[What to do]
Report every line of the entries below that contains the word "grass", copying each such line in full.

[Entries supplied]
## begin

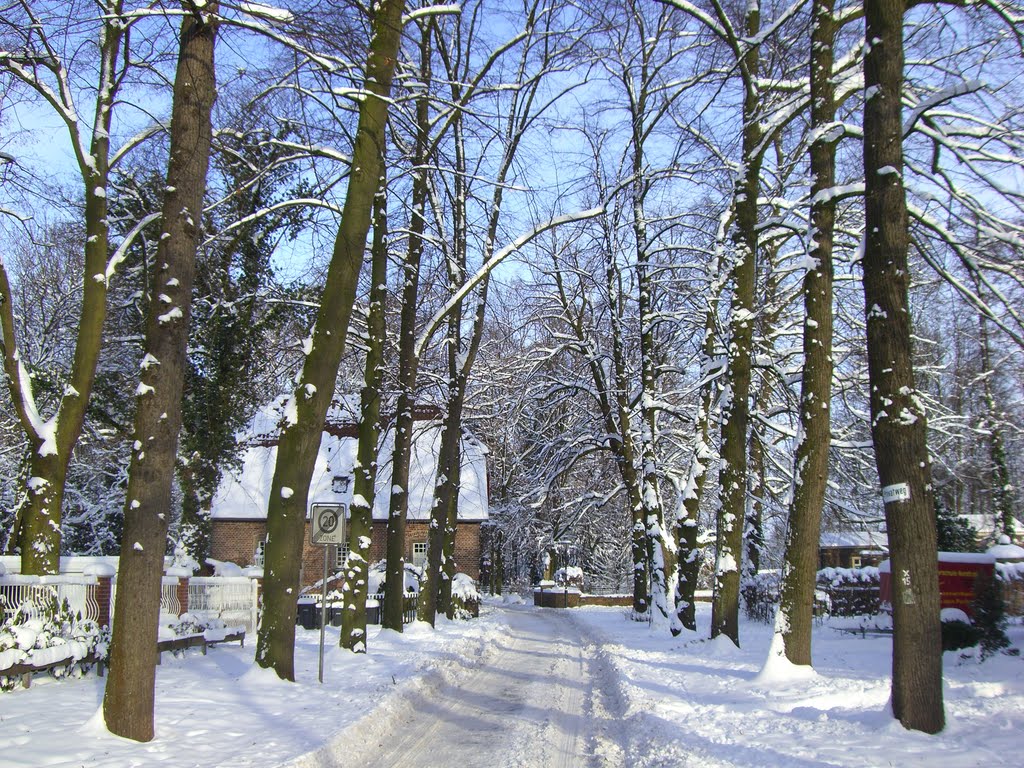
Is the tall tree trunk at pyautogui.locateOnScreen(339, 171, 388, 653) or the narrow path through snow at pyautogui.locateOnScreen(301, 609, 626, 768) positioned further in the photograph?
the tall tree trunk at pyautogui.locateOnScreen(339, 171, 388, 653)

## end
## begin

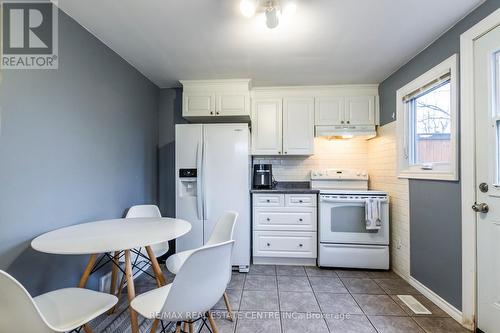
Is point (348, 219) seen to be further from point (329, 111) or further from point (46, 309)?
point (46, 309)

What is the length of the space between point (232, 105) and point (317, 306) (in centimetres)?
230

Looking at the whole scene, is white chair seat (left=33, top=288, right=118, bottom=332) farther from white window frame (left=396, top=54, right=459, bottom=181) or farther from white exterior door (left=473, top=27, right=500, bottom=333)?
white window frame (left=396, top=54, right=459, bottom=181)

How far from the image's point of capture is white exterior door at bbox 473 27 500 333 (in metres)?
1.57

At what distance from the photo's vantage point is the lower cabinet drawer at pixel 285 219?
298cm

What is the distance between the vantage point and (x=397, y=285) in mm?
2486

## end
## begin

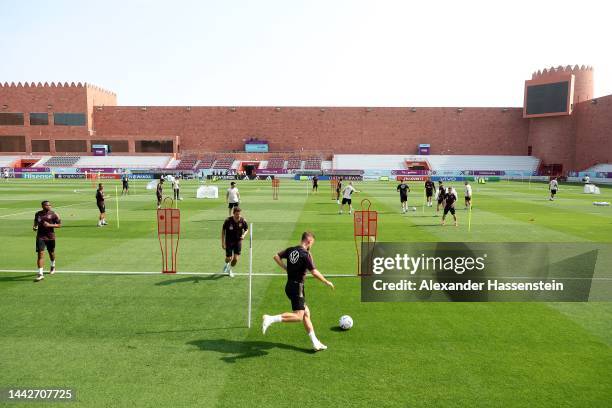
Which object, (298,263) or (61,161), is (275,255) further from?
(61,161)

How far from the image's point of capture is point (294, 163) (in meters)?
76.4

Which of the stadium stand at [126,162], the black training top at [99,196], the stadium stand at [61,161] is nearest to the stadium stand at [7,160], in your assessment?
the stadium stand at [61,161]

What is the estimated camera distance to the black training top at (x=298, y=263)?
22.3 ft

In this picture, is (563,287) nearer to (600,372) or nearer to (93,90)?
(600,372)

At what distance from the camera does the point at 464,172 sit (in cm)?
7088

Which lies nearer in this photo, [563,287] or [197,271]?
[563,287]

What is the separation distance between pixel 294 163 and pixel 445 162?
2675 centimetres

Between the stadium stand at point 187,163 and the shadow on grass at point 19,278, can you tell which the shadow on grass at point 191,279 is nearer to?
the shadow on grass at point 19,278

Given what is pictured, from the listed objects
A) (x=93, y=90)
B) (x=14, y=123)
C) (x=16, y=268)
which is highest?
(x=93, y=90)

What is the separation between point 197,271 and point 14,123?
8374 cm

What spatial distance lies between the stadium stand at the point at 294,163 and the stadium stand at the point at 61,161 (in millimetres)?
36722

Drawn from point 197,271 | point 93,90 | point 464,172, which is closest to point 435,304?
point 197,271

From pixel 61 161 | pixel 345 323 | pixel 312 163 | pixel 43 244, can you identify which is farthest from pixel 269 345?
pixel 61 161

## end

[Result below]
Between the stadium stand at point 187,163 and the shadow on grass at point 19,278, can you tell which the shadow on grass at point 191,279 is nearer to?
the shadow on grass at point 19,278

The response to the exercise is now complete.